In [None]:
# Imports + Load + Basic cleaning 
import re
import math
import numpy as np
import pandas as pd
import matplotlib.pyplot as plt
from scipy.stats import chi2_contingency, entropy

FILE_PATH = r"...\PDA_Data_Final.xlsx"

df = pd.read_excel(FILE_PATH)

expected_cols = [
    "city", "title", "address", "Öffnungsklasse", "Services",
    "Restaurantkonzept", "Küchenregion", "Kette oder unabhängig",
    "Kettenzuordnung", "Preiskategorie"
]

missing = [c for c in expected_cols if c not in df.columns]
if missing:
    print("Missing columns:", missing)

for c in expected_cols:
    if c in df.columns:
        df[c] = df[c].astype("string").str.strip()
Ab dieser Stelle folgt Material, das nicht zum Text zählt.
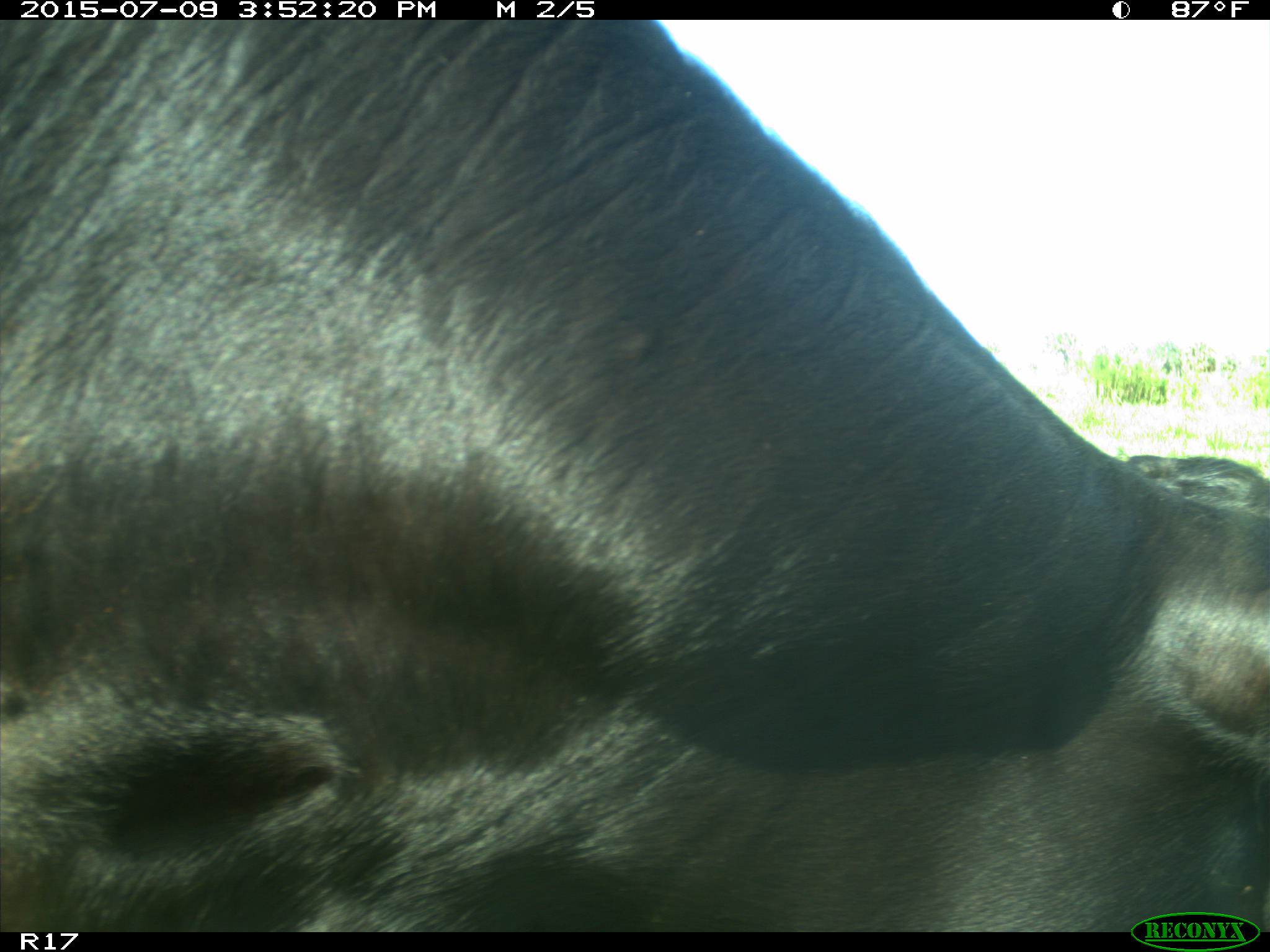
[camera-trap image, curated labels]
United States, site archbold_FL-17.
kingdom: Animalia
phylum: Chordata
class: Mammalia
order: Artiodactyla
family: Bovidae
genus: Bos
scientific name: Bos taurus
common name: domestic cow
Bos taurus (domestic cow).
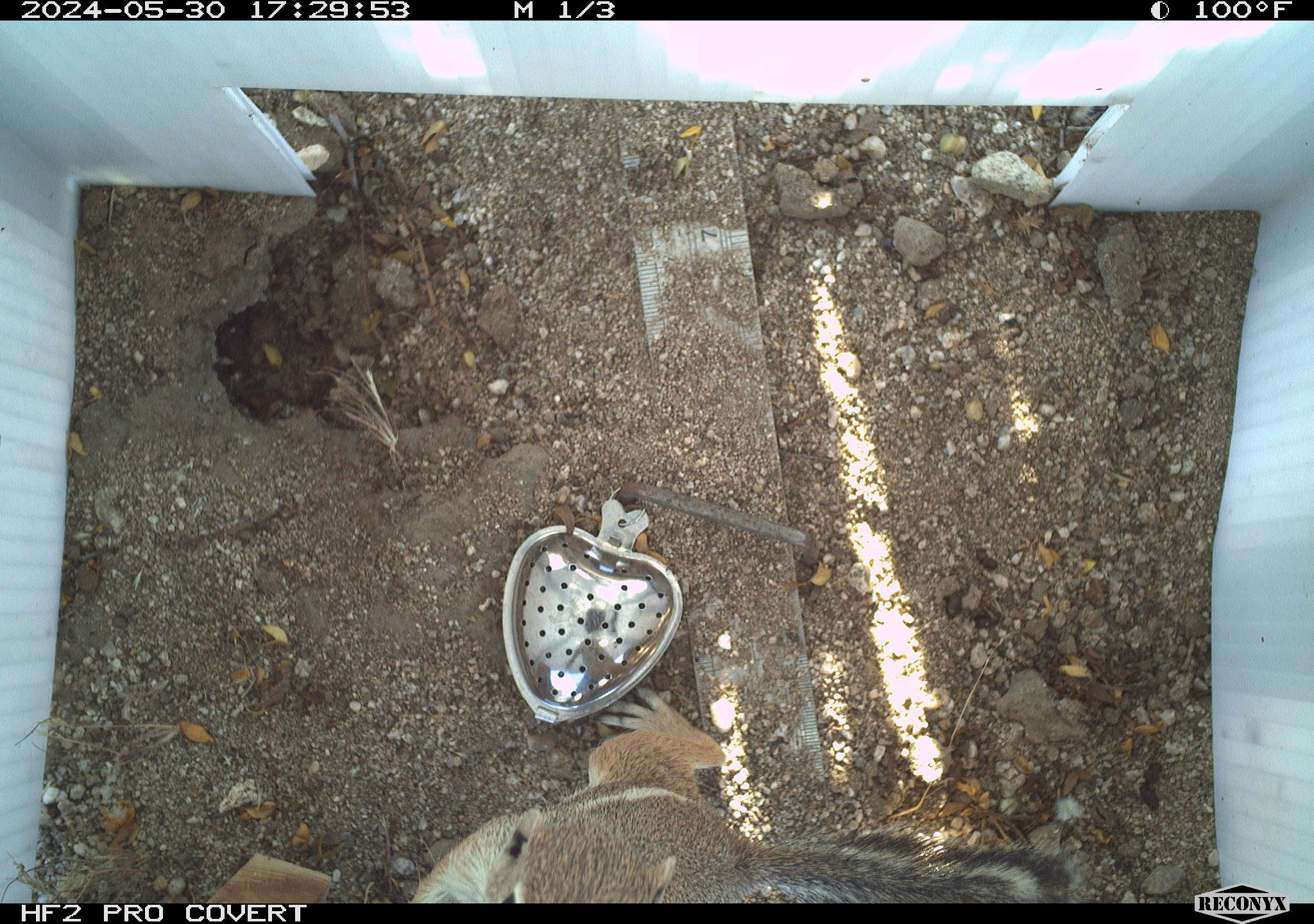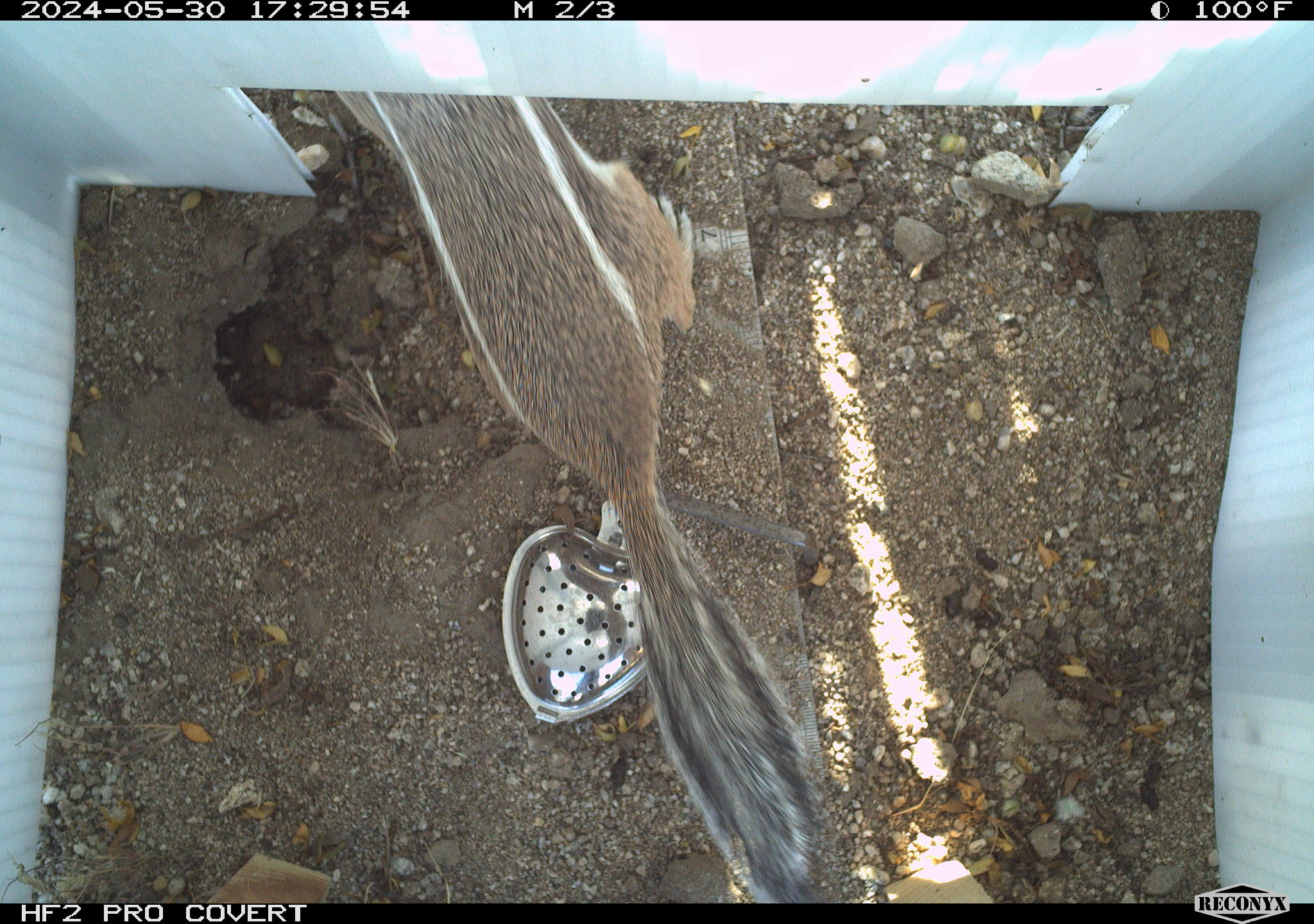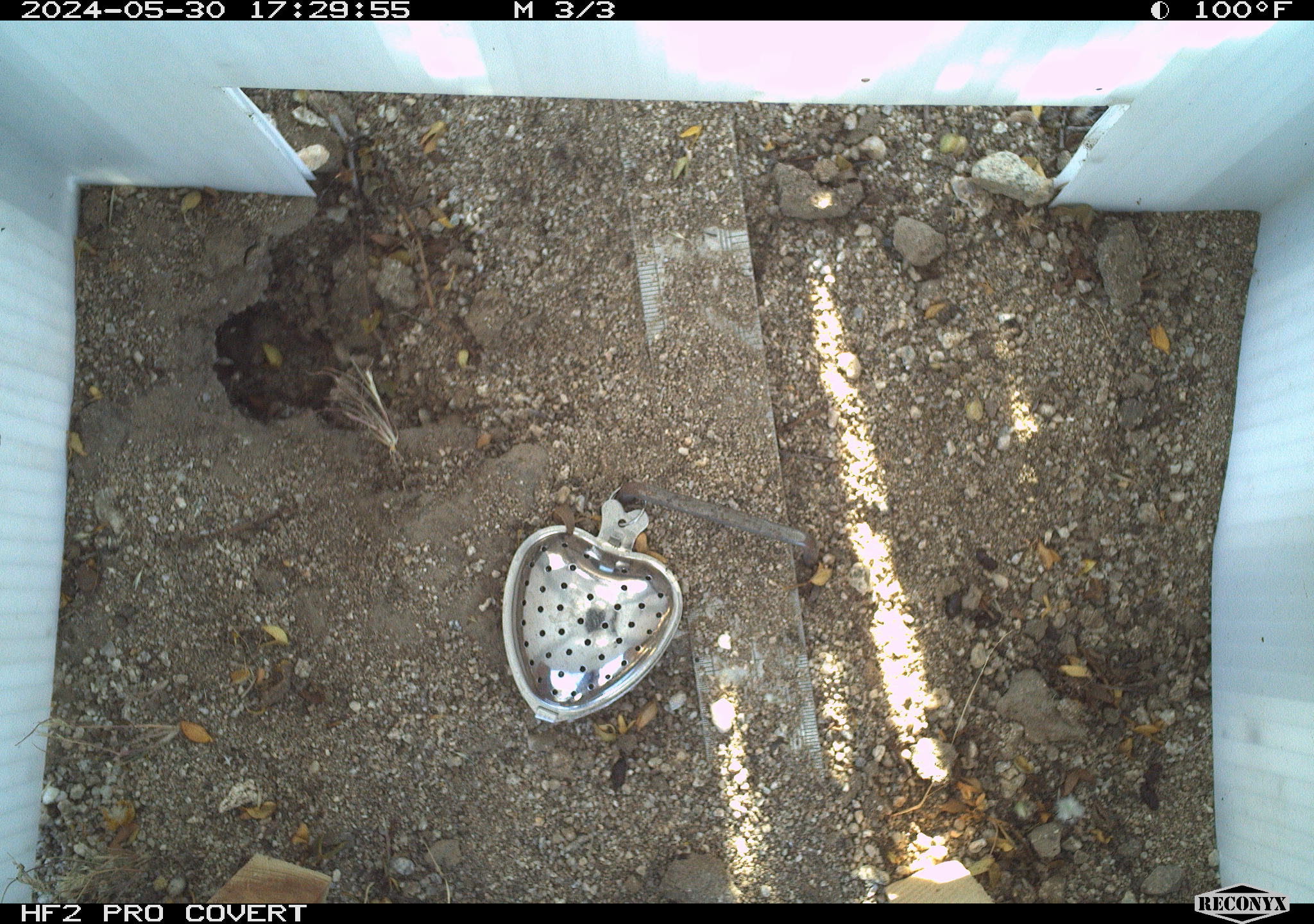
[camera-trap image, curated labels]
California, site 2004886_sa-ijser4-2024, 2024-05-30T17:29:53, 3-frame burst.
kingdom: Animalia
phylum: Chordata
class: Mammalia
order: Rodentia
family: Sciuridae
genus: Ammospermophilus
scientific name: Ammospermophilus leucurus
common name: white-tailed antelope squirrel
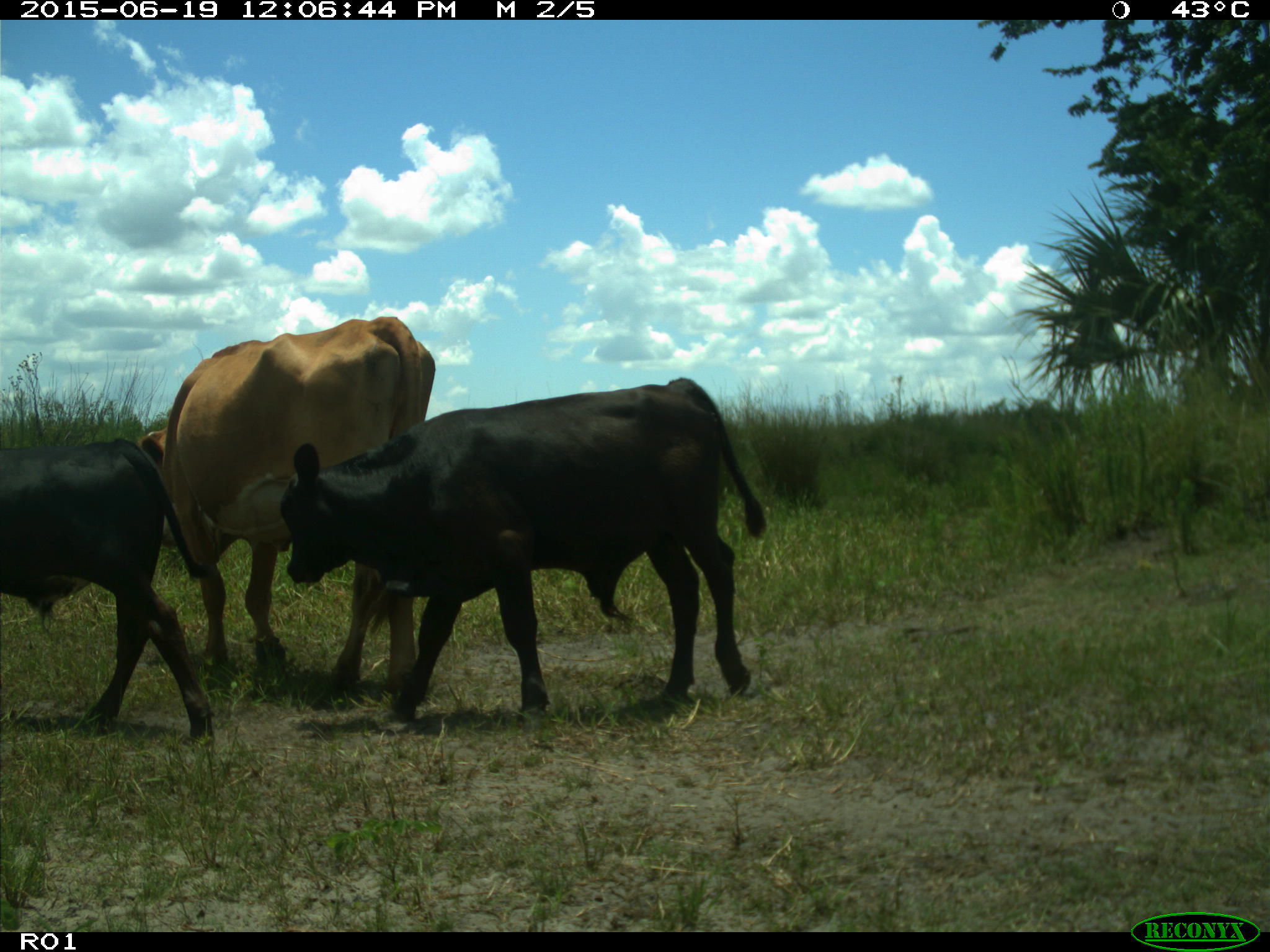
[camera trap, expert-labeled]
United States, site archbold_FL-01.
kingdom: Animalia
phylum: Chordata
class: Mammalia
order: Artiodactyla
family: Bovidae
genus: Bos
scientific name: Bos taurus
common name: domestic cow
df["city"] = df["city"].fillna("Unbekannt")
df["Küchenregion"] = df["Küchenregion"].fillna("Unbekannt")
df["Restaurantkonzept"] = df["Restaurantkonzept"].fillna("Unbekannt")
df["Services"] = df["Services"].fillna("Unbekannt")
df["Öffnungsklasse"] = df["Öffnungsklasse"].fillna("Unbekannt")
df["Preiskategorie"] = df["Preiskategorie"].fillna("Unbekannt")
df["Kettenzuordnung"] = df["Kettenzuordnung"].fillna("")

plt.rcParams.update({
    "figure.dpi": 120,
    "savefig.dpi": 300,
    "axes.titlesize": 14,
    "axes.labelsize": 12,
    "xtick.labelsize": 10,
    "ytick.labelsize": 10,
    "legend.fontsize": 10,
    "axes.grid": True,
    "grid.alpha": 0.25,
})

In [None]:
#  Helper functions 
def top_n_with_other(series, n=20, other_label="Other"):
    vc = series.value_counts(dropna=False)
    if len(vc) <= n:
        return series
    top = vc.index[:n]
    return series.where(series.isin(top), other_label)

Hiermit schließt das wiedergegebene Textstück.